WHAT IS NEEDED: Resume the passage on depression prevalence below, picking up directly after its final sentence.

Start of SUPPLIED PASSAGE

The prevalence of mild depressive symptoms assessed with the PHQ-9 was 14.9%, which was almost the same as that reported in the 2005–2008 national survey in the United States [48]; however, this prevalence was lower than that of mild depressive symptoms in Germany (18.1%) and higher than that in Hong Kong (13.7%). The prevalence for moderate to severe depressive symptoms was 6.2%. We previously reported a prevalence rate of 6.7% based on the 2014 KNHANES data [36], and it was slightly lowered with the pooled data from 2014 and 2016. It was similar or greater than those observed in the general populations of Germany (6.1%), Latvia (6.2%) and Hong Kong (4.3%) [17, 49, 50] and was lower than that in the general population of the United States (8.1%) [48, 51]. The prevalence of depression has gradually increased in Korea for decades, resulting in a prevalence similar to that in Western countries. According to nationwide epidemiological surveys conducted every 5 years, the life time prevalence of major depressive disorder was 4.0% in 2001 and increased to 6.7% in 2011. Constant modernization over the decades along with the rapid aging of society may be related to the increased prevalence of depression [52,53,54].

End of SUPPLIED PASSAGE
Start of DATA SUPPLIED

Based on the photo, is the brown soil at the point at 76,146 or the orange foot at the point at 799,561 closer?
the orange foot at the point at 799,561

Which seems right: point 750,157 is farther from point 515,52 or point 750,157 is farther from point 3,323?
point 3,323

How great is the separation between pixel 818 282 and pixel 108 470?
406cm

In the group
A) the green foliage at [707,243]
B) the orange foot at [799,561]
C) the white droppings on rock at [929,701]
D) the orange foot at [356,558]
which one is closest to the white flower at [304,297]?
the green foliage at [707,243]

End of DATA SUPPLIED

WRITTEN ANSWER:
This study has its limitations. First, the characteristics of the sample was a limitation. Although the KNHANES reports on the results of household surveys, it does not include the data of populations in correctional facilities, hospitals, and nursing homes. Therefore, when comparing normative data with those of any other country, the procedure for sampling the general population in each country must be known. Second, we did not evaluate the validity of the PHQ-9 with the standard criterion of clinical interviews, which involves the calculation of the specificity and sensitivity for an optimal cut-off point and plotting of a receiver operating characteristics curve. Further, no cut-off point for depression has been determined in the Korean general population; thus, we were not able to calculate the prevalence of major depression. It should be noted that the range of points of depression severity (minimal, mild, moderate, moderately severe, and severe) used in this study had been suggested in a previous study [10]. There is scope for further studies to determine the cut-off points of depressive disorders by using standard criterion interviews in the general Korean population. Moreover, it was difficult to present the predictive validity of the PHQ-9 due to the lack of standard criterion interviews.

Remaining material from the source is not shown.